§ **GIVEN DATA**
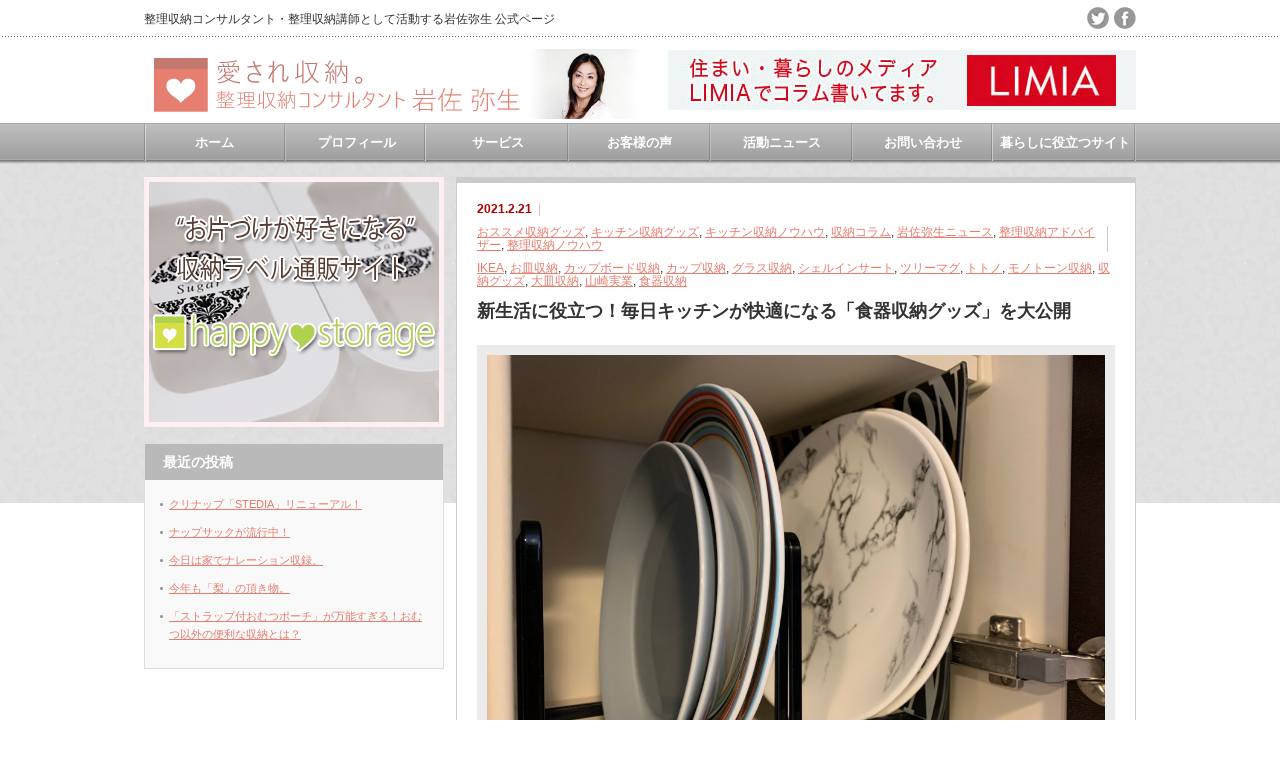

--- FILE ---
content_type: text/html; charset=utf-8
request_url: https://www.google.com/recaptcha/api2/aframe
body_size: 214
content:
<!DOCTYPE HTML><html><head><meta http-equiv="content-type" content="text/html; charset=UTF-8"></head><body><script nonce="vJ6dUv1LpE_3oiEQtyglCg">/** Anti-fraud and anti-abuse applications only. See google.com/recaptcha */ try{var clients={'sodar':'https://pagead2.googlesyndication.com/pagead/sodar?'};window.addEventListener("message",function(a){try{if(a.source===window.parent){var b=JSON.parse(a.data);var c=clients[b['id']];if(c){var d=document.createElement('img');d.src=c+b['params']+'&rc='+(localStorage.getItem("rc::a")?sessionStorage.getItem("rc::b"):"");window.document.body.appendChild(d);sessionStorage.setItem("rc::e",parseInt(sessionStorage.getItem("rc::e")||0)+1);localStorage.setItem("rc::h",'1762995342890');}}}catch(b){}});window.parent.postMessage("_grecaptcha_ready", "*");}catch(b){}</script></body></html>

§ **AIM OF THE EXERCISE**
Could you print all of the entries exactly, skipping the images?

§ **WRITTEN REPLY**
--- FILE ---
content_type: text/html; charset=utf-8
request_url: https://www.google.com/recaptcha/api2/aframe
body_size: 214
content:
<!DOCTYPE HTML><html><head><meta http-equiv="content-type" content="text/html; charset=UTF-8"></head><body><script nonce="vJ6dUv1LpE_3oiEQtyglCg">/** Anti-fraud and anti-abuse applications only. See google.com/recaptcha */ try{var clients={'sodar':'https://pagead2.googlesyndication.com/pagead/sodar?'};window.addEventListener("message",function(a){try{if(a.source===window.parent){var b=JSON.parse(a.data);var c=clients[b['id']];if(c){var d=document.createElement('img');d.src=c+b['params']+'&rc='+(localStorage.getItem("rc::a")?sessionStorage.getItem("rc::b"):"");window.document.body.appendChild(d);sessionStorage.setItem("rc::e",parseInt(sessionStorage.getItem("rc::e")||0)+1);localStorage.setItem("rc::h",'1762995342890');}}}catch(b){}});window.parent.postMessage("_grecaptcha_ready", "*");}catch(b){}</script></body></html>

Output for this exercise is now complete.